▸ **Given instruction 1**:
Rewrite the records from the line containing "How far is (x=387, y=459)" through the end of the records, changing "crown molding" to "ceiling trim" and leaving everything else unchanged.

▸ **Page extract**:
● ● ● ● ●

Founding and early recordings
The initial line-up of the band formed in 1989, with guitarist Andy Switzky, guitarist Matt Talbott, bass guitarist Akis Boyatzis and drummer Jeff Kropp. Matt and Andy met at a cafe named Treno's, in Urbana, Illinois, where Andy worked. Discussions about music led to the two forming the nucleus of Hum. Matt had previously played in the local group We Ate Plato and was presently a member of Honcho Overload; Andy had performed in the semi-serious live band Obvious Man and had studio experience with Designer Mustard Gas.
The group performed at Akis' basement for their initial months. Due to a suggestion from Rick Valentin of Poster Children, the band chose the name Hum (over contenders like Grendel's Arm, Pod, and Feedbag), an intentional vague description of their sound and went through a second drummer before overhearing Bryan St. Pere playing along to a Rush record out of his apartment window and recruiting him.
This line-up was not to last long, though, as Akis left home for Greece in 1990. Local musician Joe Futrelle, who played with Andy in Designer Mustard Gas joined briefly, before leaving for more serious musical pursuits and was replaced by Rod van Huis, later of Steakdaddy Six. Due to personal reasons, he amicably split the band and went on to perform in the Great Crusades. With the addition of Balthazar "Baltie" de Lay, of the band Mother (later Menthol), the band recorded their first demo in famous engineer Steve Albini's basement in Chicago.
The band recorded eight songs in first or second takes, with only vocal overdubs and had an official demo to shop around, named Kissing Me Is Like Kissing an Angel. At this point, the group's primary singer, guitarist and songwriter was Andy and that remained the case when their first album, Fillet Show, was released by local label 12 Inch Records in 1991. The album features a faster, heavy sound somewhere between punk rock and heavy metal, with more overt political and humorous material than the later oblique lyrics that Matt Talbott would write.
Pressure grew on Baltie to focus his efforts on Mother and other pursuits, so he too left on good terms with the other members of Hum. Left without a bassist again, Matt suggested Jeff Dimpsey, his bandmate in Honcho Overload. In that group, and during his brief stint with the Poster Children, Jeff played guitar and Matt actually played bass, but the transition was smooth, and the band recorded two singles, "Hello Kitty" and "Sundress", the former on 12 Inch, and the latter on the new Champaign-based label Mud Records. Around this time, the Champaign scene started to coalesce with members of one band joining up with members of another to form an indefinite amount of one-off side projects, and the Parasol Records distribution company helped promote local acts nationally and brought in alternative music to record stores in Champaign, Illinois.

● ● ● ● ●

▸ **Dataset excerpt**:
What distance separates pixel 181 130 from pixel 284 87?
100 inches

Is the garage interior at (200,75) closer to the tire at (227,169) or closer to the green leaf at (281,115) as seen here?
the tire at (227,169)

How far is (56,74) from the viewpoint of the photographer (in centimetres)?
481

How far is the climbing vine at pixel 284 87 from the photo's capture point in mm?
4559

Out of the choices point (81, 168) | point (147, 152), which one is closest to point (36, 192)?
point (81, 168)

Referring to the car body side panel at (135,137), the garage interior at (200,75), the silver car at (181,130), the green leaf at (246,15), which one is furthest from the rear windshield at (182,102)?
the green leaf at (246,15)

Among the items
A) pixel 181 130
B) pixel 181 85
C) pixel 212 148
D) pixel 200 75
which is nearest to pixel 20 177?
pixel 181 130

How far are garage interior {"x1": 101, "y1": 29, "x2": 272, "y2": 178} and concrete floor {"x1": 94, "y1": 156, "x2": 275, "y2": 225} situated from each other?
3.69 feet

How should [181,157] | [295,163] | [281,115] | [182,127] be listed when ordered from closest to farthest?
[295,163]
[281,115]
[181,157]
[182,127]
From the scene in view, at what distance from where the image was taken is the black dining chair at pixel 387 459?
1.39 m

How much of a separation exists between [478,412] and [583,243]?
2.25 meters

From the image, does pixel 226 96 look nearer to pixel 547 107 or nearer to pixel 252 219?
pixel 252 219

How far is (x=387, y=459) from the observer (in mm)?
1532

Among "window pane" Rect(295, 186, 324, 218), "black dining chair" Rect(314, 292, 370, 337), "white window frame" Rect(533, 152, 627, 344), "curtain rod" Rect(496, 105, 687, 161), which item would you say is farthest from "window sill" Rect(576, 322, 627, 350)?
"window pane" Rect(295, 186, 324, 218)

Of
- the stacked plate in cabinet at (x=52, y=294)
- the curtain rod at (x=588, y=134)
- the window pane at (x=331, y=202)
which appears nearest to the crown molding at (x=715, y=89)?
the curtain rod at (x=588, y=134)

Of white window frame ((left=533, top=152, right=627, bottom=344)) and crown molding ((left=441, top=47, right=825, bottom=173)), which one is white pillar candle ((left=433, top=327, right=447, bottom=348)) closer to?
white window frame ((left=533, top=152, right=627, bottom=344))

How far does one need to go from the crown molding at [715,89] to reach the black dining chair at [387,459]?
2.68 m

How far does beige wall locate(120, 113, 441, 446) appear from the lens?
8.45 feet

● ● ● ● ●

▸ **Given instruction 2**:
Carry on the account of the band Hum's founding and early recordings from the point where it stops.

▸ **Reply 1**:
How far is (x=387, y=459) from the observer (in mm)?
1532

Among "window pane" Rect(295, 186, 324, 218), "black dining chair" Rect(314, 292, 370, 337), "white window frame" Rect(533, 152, 627, 344), "curtain rod" Rect(496, 105, 687, 161), which item would you say is farthest from "window sill" Rect(576, 322, 627, 350)?
"window pane" Rect(295, 186, 324, 218)

Of
- the stacked plate in cabinet at (x=52, y=294)
- the curtain rod at (x=588, y=134)
- the window pane at (x=331, y=202)
which appears nearest to the ceiling trim at (x=715, y=89)?
the curtain rod at (x=588, y=134)

Of white window frame ((left=533, top=152, right=627, bottom=344)) and ceiling trim ((left=441, top=47, right=825, bottom=173)), which one is white pillar candle ((left=433, top=327, right=447, bottom=348)) closer to?
white window frame ((left=533, top=152, right=627, bottom=344))

How far does one need to go from the ceiling trim at [715,89] to reach the black dining chair at [387,459]?
2.68 m

How far does beige wall locate(120, 113, 441, 446) appear from the lens?
8.45 feet

▸ **Reply 2**:
In the interim between these singles and the next album, creative differences grew between members of the band, and Andy left. The remaining members recruited a local fan named Tim Lash, almost a decade their junior, to play guitar. His previous experience had been in a speed metal group The Grand Vizars (with Joe Ludwinski from Scurvine and Matt Friedburger from The Fiery Furnaces), and once casually remarked to the band after a show that if they ever needed a guitarist, they could give him a call.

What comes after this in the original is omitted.